___ MATERIAL PROVIDED ___

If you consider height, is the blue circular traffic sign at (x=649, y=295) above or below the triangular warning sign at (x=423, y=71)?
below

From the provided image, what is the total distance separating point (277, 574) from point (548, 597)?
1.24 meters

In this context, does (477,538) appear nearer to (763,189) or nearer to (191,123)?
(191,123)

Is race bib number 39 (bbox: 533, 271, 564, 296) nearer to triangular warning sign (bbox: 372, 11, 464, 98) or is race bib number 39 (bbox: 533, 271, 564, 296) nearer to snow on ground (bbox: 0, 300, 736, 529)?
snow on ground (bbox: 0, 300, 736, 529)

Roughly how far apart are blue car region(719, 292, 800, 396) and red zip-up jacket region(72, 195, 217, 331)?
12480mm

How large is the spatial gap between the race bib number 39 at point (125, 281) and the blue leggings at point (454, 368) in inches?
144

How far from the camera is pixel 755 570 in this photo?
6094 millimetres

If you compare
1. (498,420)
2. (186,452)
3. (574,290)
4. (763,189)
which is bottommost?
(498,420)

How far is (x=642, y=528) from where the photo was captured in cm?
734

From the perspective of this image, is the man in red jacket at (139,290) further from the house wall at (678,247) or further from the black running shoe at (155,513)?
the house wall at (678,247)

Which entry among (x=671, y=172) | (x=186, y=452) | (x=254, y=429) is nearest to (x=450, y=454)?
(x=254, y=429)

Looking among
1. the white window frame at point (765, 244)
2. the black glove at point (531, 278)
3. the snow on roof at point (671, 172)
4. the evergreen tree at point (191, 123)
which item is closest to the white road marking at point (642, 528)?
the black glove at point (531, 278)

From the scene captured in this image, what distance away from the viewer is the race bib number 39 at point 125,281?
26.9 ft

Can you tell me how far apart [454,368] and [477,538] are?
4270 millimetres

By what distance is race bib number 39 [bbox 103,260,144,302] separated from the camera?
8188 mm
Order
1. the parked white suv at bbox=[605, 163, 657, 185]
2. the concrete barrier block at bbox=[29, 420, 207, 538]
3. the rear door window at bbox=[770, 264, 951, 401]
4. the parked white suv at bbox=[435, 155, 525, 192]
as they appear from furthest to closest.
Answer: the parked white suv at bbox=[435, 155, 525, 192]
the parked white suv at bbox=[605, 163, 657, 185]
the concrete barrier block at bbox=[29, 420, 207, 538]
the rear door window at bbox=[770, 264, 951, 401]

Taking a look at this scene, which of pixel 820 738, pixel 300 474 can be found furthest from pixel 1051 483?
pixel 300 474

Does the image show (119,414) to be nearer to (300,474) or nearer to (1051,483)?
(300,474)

___

STATED TASK:
Write out all of these lines again, putting "runner's bib" in place of every "race bib number 39". Change nothing else.

THE REPLY:
If you consider height, is the blue circular traffic sign at (x=649, y=295) above or below the triangular warning sign at (x=423, y=71)?
below

From the provided image, what is the total distance separating point (277, 574) from point (548, 597)?
1.24 meters

In this context, does (477,538) appear nearer to (763,189) or nearer to (191,123)?
(191,123)

Is runner's bib (bbox: 533, 271, 564, 296) nearer to triangular warning sign (bbox: 372, 11, 464, 98) or is runner's bib (bbox: 533, 271, 564, 296) nearer to snow on ground (bbox: 0, 300, 736, 529)?
snow on ground (bbox: 0, 300, 736, 529)

Roughly how far apart are blue car region(719, 292, 800, 396) and red zip-up jacket region(72, 195, 217, 331)?
12480mm

How large is the spatial gap between the runner's bib at point (125, 281) and the blue leggings at point (454, 368) in inches?
144

How far from the camera is pixel 755 570 in this photo?
6094 millimetres

If you compare
1. (498,420)
2. (186,452)
3. (574,290)
4. (763,189)
which is bottommost?
(498,420)

How far is (x=642, y=528) from where the photo was captured in cm?
734

From the perspective of this image, is the man in red jacket at (139,290) further from the house wall at (678,247) or further from the black running shoe at (155,513)?
the house wall at (678,247)

Which entry among (x=671, y=172) | (x=186, y=452) | (x=254, y=429) is nearest to (x=450, y=454)?
(x=254, y=429)

Looking among
1. the white window frame at point (765, 244)
2. the black glove at point (531, 278)
3. the snow on roof at point (671, 172)
4. the evergreen tree at point (191, 123)
which item is closest to the white road marking at point (642, 528)?
the black glove at point (531, 278)

From the scene captured in this image, what distance away from the viewer is the runner's bib at point 125,281?
26.9 ft

Can you tell me how far apart [454,368] and [477,538] are?
4270 millimetres

By what distance is runner's bib [bbox 103,260,144,302] separated from the camera?
8188 mm
Order
1. the parked white suv at bbox=[605, 163, 657, 185]
2. the concrete barrier block at bbox=[29, 420, 207, 538]
3. the rear door window at bbox=[770, 264, 951, 401]
4. the parked white suv at bbox=[435, 155, 525, 192]
as they appear from furthest to closest.
Answer: the parked white suv at bbox=[435, 155, 525, 192]
the parked white suv at bbox=[605, 163, 657, 185]
the concrete barrier block at bbox=[29, 420, 207, 538]
the rear door window at bbox=[770, 264, 951, 401]

Taking a look at this scene, which of pixel 820 738, pixel 300 474 can be found furthest from pixel 1051 483?
pixel 300 474

Does the image show (119,414) to be nearer to (300,474) or nearer to (1051,483)?
(300,474)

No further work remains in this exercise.